其中 export path(路径) 是配置数据路径，因为我没有将路径写入bashrc中，所以每次要申明路径。
export CUDA_VISIBLE_DEVICES 是配置哪个GPU被使用

这里依次训练五折交叉验证！！！

如果遇到训练中断，使用断电继续训练

因为训练每50epoch会保存一下断点，在终端训练命令后面添加 -c 就可以接着训练断点开始继续训练。

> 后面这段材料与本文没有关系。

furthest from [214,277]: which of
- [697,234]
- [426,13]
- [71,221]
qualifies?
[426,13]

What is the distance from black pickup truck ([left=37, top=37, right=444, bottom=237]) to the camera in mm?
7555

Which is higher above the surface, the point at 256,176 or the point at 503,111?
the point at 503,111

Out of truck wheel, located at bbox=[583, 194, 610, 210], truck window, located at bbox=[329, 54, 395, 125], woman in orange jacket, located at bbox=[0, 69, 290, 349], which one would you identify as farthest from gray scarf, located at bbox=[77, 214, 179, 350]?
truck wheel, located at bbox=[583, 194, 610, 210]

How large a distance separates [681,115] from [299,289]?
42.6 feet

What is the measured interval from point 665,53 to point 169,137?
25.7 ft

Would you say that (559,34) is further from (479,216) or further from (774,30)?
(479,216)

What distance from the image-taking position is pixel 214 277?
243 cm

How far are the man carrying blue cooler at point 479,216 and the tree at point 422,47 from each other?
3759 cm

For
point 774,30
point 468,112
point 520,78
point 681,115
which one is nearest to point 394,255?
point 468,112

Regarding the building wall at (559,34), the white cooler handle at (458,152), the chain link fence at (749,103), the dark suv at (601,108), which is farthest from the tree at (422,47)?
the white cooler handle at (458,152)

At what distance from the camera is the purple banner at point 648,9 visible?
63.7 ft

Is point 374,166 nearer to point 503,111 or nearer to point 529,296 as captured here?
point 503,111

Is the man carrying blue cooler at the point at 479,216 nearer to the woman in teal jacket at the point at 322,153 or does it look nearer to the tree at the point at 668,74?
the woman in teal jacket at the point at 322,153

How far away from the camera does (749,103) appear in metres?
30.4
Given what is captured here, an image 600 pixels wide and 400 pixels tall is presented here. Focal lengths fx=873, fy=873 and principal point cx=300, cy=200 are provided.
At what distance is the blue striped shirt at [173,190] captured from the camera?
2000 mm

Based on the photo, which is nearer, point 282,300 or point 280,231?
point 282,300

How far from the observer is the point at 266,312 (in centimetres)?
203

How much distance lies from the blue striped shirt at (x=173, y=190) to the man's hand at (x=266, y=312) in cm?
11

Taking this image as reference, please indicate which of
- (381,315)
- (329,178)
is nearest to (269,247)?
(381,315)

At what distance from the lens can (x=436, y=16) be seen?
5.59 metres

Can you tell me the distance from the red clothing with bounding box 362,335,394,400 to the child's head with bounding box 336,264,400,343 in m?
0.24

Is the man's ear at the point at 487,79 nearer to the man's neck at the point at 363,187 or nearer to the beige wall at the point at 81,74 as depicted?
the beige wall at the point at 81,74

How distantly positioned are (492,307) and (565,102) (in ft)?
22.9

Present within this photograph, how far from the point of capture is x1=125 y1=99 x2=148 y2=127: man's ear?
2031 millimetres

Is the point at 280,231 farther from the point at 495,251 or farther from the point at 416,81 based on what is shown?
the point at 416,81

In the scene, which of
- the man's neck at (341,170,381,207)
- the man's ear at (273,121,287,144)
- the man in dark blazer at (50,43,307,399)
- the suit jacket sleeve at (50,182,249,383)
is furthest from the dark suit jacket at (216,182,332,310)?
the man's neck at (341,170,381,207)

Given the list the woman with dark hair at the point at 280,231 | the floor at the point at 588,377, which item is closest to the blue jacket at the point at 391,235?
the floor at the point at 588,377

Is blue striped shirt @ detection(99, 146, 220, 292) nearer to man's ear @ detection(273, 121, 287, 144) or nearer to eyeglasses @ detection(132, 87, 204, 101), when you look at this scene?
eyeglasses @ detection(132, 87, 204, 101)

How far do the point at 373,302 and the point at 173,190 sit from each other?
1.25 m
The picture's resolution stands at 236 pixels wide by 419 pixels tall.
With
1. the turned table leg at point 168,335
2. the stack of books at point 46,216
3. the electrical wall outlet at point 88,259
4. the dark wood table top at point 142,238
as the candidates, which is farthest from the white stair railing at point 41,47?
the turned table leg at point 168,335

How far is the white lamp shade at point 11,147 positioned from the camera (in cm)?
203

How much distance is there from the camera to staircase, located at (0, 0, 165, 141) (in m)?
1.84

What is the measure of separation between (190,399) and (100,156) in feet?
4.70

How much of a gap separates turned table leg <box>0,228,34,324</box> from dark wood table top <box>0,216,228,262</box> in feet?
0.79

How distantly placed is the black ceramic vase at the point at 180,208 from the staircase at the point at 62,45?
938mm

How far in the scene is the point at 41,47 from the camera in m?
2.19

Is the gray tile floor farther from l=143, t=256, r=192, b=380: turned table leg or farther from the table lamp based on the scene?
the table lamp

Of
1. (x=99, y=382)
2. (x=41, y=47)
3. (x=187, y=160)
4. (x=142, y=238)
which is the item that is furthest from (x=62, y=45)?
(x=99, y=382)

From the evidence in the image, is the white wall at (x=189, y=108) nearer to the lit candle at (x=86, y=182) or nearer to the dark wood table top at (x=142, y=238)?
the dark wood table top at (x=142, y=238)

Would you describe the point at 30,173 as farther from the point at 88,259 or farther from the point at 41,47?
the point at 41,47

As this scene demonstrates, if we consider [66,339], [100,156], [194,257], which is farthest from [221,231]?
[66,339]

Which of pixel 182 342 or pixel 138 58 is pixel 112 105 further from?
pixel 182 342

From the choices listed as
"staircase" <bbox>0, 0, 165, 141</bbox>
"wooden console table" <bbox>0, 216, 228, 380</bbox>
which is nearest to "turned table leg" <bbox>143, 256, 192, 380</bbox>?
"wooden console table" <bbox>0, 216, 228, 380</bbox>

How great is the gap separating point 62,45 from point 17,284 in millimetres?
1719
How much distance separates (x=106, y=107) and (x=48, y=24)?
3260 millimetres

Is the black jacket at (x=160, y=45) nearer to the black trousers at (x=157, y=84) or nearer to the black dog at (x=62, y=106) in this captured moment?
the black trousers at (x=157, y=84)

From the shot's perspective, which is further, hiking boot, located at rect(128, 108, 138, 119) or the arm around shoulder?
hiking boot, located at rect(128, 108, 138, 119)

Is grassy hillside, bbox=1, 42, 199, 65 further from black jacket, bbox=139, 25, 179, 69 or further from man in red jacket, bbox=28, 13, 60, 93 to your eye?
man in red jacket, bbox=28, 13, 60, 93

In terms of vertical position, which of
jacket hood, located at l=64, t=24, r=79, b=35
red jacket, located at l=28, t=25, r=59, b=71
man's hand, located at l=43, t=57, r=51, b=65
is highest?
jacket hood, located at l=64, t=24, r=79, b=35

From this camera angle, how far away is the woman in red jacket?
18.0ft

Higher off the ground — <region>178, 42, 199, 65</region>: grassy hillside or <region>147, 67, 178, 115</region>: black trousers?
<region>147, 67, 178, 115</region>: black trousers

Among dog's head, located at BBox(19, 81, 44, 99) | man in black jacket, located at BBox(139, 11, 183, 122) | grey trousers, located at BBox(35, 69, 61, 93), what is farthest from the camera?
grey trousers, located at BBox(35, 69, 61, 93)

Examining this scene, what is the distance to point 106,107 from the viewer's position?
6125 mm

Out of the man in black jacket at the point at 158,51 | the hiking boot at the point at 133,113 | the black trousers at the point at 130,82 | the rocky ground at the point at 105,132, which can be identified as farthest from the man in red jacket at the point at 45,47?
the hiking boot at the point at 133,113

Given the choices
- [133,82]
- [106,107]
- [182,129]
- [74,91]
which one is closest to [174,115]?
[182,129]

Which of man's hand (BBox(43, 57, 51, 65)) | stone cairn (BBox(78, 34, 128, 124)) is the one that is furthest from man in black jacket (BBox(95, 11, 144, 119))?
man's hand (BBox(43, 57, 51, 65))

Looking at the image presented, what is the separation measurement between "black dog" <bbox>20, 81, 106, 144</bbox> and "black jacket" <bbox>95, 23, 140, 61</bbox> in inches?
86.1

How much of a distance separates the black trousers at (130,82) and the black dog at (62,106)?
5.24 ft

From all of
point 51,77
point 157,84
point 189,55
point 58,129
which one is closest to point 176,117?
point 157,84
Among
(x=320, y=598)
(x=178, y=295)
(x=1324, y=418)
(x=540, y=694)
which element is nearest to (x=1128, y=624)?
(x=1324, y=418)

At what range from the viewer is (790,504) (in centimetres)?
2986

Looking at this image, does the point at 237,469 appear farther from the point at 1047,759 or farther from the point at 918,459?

nnUNet_train 2d nnUNetTrainerV2 'Task001_OCTSeg' 0 --npz -c

!!记得先配置路径

测试

参考测试连接

确定最佳 U-Net 配置

训练完所有模型后，使用以下命令自动确定用于测试集预测的 U-Net 配置：

nnUNet_find_best_configuration -m 2d 3d_fullres 3d_lowres 3d_cascade_fullres -t XXX

（所有指定配置都需要完成5折！）

在未配置级联的数据集上，请改用 -m 2d 3d_fullres。如果您只想探索配置的某些子集，可以使用 -m 命令指定。其他选项可用（使用 -h 寻求帮助）。

运行推理

请记住，位于输入文件夹中的数据必须符合此处指定的格式。

nnUNet_find_best_configuration 将使用您需要使用的推理命令向终端打印一个字符串。运行推理的最简单方法是简单地使用这些命令。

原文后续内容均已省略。